Topic: In the space provided, please write a concise narrative in which you describe a meaningful event, experience or accomplishment in your life and how it will affect your college experience or your contribution to the UF campus community. You may want to reflect on your ideas about student responsibility, academic integrity, campus citizenship or a call to service.

It was a morning in the fall of my 8th grade year that forever changed my outlook on life. As I walked absent-mindedly to my second period Synergistics class, I mused over cute boys and my favorite bands, the typical subjects that preteen girls consider important, and was completely unsuspecting of what was waiting for me just inside the classroom. I walked in to find that my best friend Amy was crying, hidden from the oblivious teacher behind the desk module barriers. "What's wrong?" I inquired, and she pointed to a can of Lysol aerosol disinfectant. Puzzled, I waited for her to continue. After a moment, and through quiet sobs, she told me what had happened: Junior, a boy in our class, had referred to the Lysol as "gay repellant", and had proceeded to spray her in the face with it.

It was fairly well known amongst our peers that Amy was a lesbian, though our teachers, and her parents, were kept unaware.
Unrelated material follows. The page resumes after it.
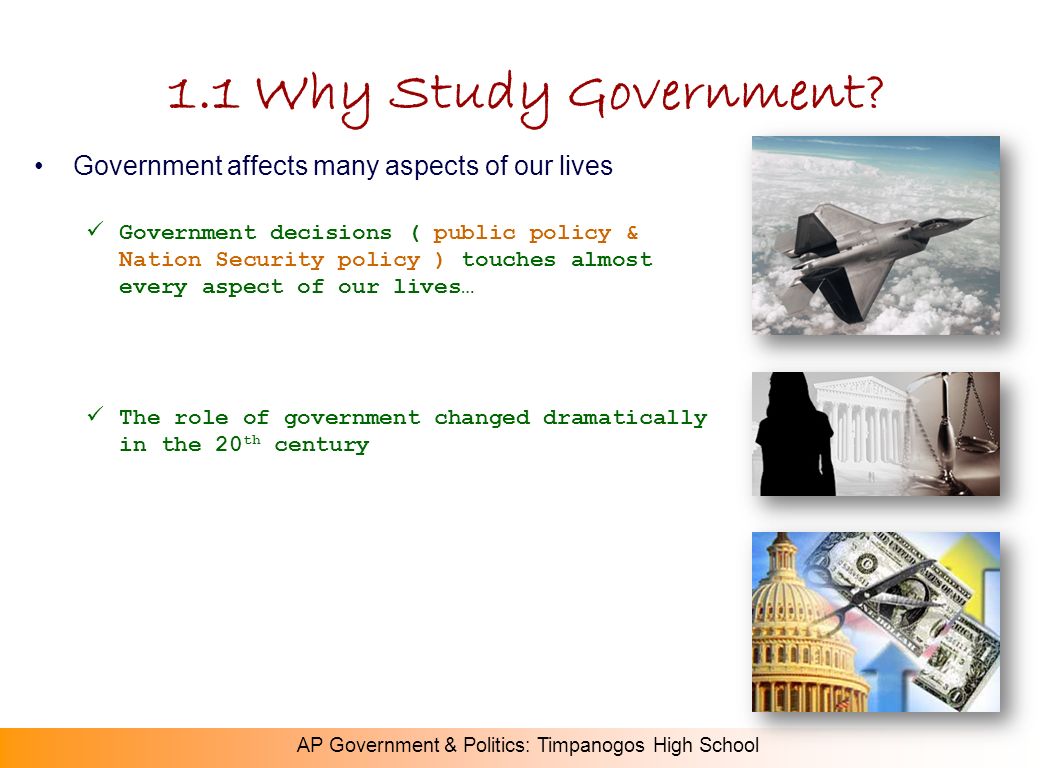 1.1 Why Study Government?

• Government affects many aspects of our lives

✓ Government decisions ( public policy & Nation Security policy ) touches almost every aspect of our lives…

✓ The role of government changed dramatically in the 20$^{th}$ century

AP Government & Politics: Timpanogos High School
I furiously questioned Junior about what he was accused of, and he willingly admitted to the assault. I was livid, though there was little that I could do. Although we knew that what Junior had done was wrong, neither of us could tell the teacher about the incident, because the details of it would ultimately make it back to Amy's parents. She was fearful of how her conservative, Catholic parents would react to her sexuality, and she didn't want them to find out that other students knew that she was a lesbian. As all reasonable hope of justice was squandered, a feeling of hopelessness fell upon us, and that is a feeling that I remember to this day. Since the incident, I have vowed to do everything in my power to spread the values of equality and justice, and to promote open-mindedness amongst my peers.
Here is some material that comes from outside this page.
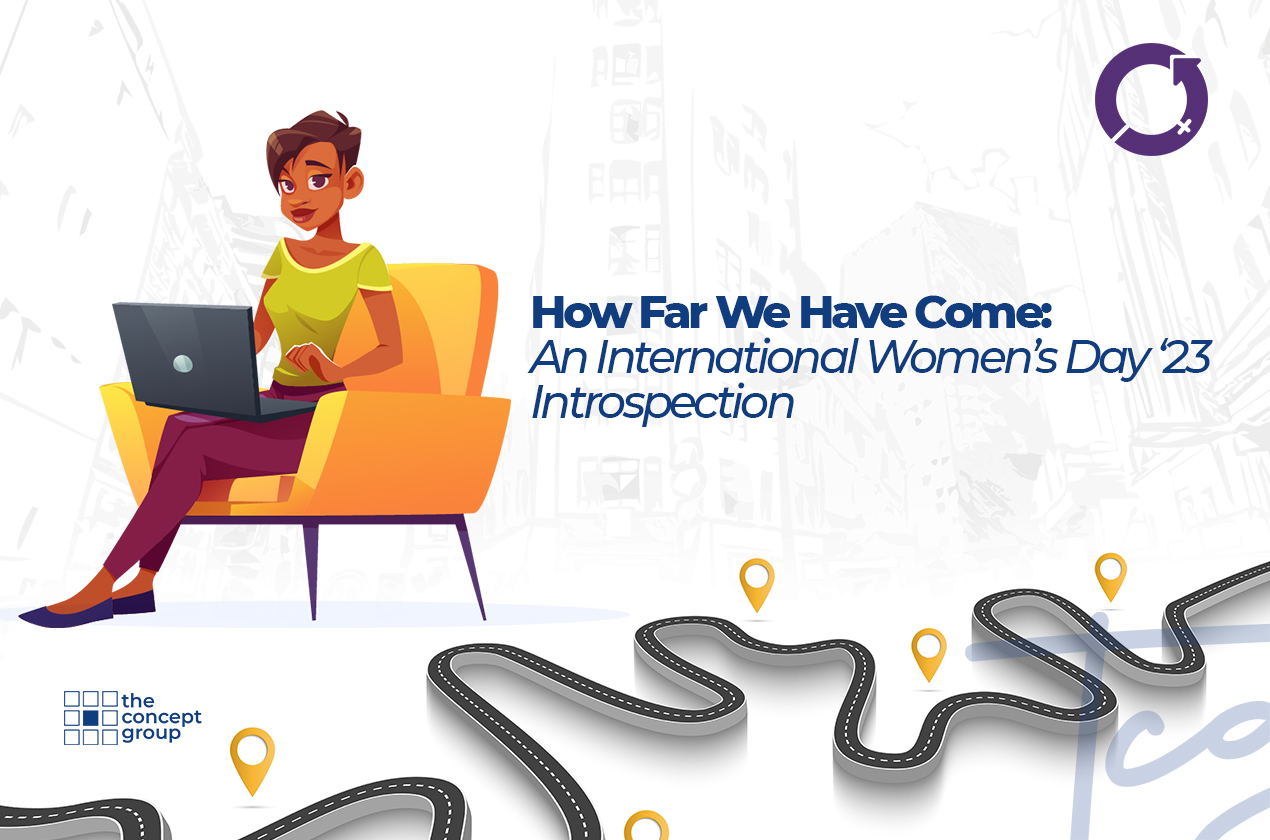 How Far We Have Come:
An International Women's Day '23 Introspection

the concept group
As a direct effect of what happened to Amy I joined the Gay-Straight Alliance when I entered high school, an organization that works within the school and the community to advocate the equal and fair treatment of all persons, regardless of sexual orientation. After a few years I was elected as President of the Gay-Straight Alliance at my school, and I am proud to say that we have helped many gay, lesbian, bisexual, and transgender students find the courage to speak out about their sexuality. I look forward to hopefully bringing my open-minded values with me to the University of Florida, and continuing my high level of community and school involvement there in Gainesville.
mmmargarita 10 / 79  
Oct 31, 2009   #2
I liked this a lot! I know that's not terribly constructive, but it was sweet and to the point. There was good variety of both vocab and sentence structure. You did a good job of answering the question, although I would add one or two more sentences about how you would contribute to the UF community. A few other suggestions:

It was a morning in the fall of my 8th grade year that forever changed my outlook on life -> My outlook on life was forever changed by a fall morning in 8th grade.

I furiously questioned Junior about what he was accused of, and he willingly admitted to the assault. You should probably change this word. It's only one word, but it left me with a negative impression.

As all reasonable hope of justice was squandered, a feeling of hopelessness fell upon us, and that is- a feeling that I remember to this day.
EF_Kevin 8 / 13,321 129  
Nov 2, 2009   #3
It was a One morning in the fall of my 8th grade year that forever changed my outlook on life.

No need for a comma here:
"gay repellant",

No need for commas hre either:
...though our teachers and her parents were kept unaware.

You did a great thing! Congratulations for being among the tolerant and wise. You are more than that; you took a stand, and that is great.

I suggest taking out the reference to Catholicism, because many Catholics are indeed tolerant despite the views of some other Catholics. I don't want you to accidentally offend the person who reads this essay. I hope the person who reads this essay has as much wisdom as you and is not among the judgmental.